The WHO estimates since 2000, 2.2 billion cases and 12.7 million deaths have been averted globally.
But it warns that climate change, conflict and displacement, and drug and insecticide resistance are threatening that progress, and U.S. aid cuts have further darkened the outlook.
FALLOUT
Between 2010 and 2023, the United States contributed nearly 40% of total funding towards malaria prevention, treatment and research around the world.
Funding for some malaria programs has been reinstated since Trump first froze aid spending in January, but health experts said the disruptions have left critical gaps.
Maria Rodrigues, Mozambique country director for the Malaria Consortium, said a five-year surveillance program that was collecting crucial data was abruptly canceled.
“It’s been devastating for us.
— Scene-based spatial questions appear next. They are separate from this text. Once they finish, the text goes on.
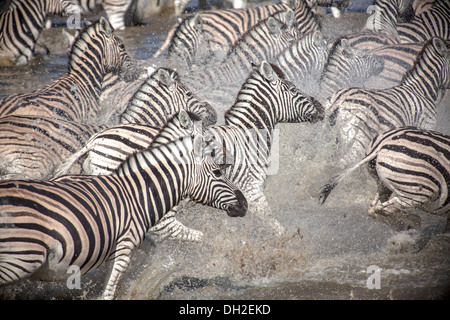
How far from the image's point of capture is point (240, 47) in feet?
24.7

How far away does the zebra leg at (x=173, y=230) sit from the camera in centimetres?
486

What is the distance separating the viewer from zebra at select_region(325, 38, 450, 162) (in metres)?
6.00

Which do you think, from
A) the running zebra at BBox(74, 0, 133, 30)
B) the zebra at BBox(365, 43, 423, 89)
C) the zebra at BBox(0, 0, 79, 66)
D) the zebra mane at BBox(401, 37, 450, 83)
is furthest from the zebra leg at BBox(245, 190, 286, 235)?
the running zebra at BBox(74, 0, 133, 30)

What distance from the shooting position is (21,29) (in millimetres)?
9070

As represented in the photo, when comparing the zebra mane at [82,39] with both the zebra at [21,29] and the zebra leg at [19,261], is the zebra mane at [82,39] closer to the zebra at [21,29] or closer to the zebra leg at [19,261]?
the zebra at [21,29]

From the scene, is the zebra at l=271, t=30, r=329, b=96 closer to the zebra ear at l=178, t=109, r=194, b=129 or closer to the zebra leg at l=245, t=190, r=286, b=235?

We’ve had to dismiss a number of highly capable technical staff who were helping to train provincial and district level government health workers on collecting key data,” Rodrigues said.
“Without the data, we can’t control anything.”
When the WHO assessed the impact of aid cuts to its operations, it found malaria programs were particularly hard hit.
Over 40% of insecticide-treated net distribution campaigns and nearly 30% of seasonal malaria chemoprevention campaigns(provision of antimalarials to children during peak transmission season) are delayed or at risk, and stocks of diagnostic tests and medicines are critically low in many African countries, the WHO assessment found.
Disease control experts point to what happened during the COVID pandemic when malaria programs were halted or disrupted, leading to an estimated 14 million more cases and an additional 47,000 deaths, according to WHO.
“Even before these funding cuts, the gains were very fragile,” said Scott Filler, head of Malaria at The Global Fund, which has received more than $26 billion from the U.S. government since 2002 to help countries fight malaria, tuberculosis and HIV.
“We are now facing a perfect storm,” he said.
“There is resistance to insecticides and medication, there is extreme weather events linked to climate change, and now we have funding shortages. We have to step up and stay focused on fighting malaria, or the chances are that we will see a resurgence.”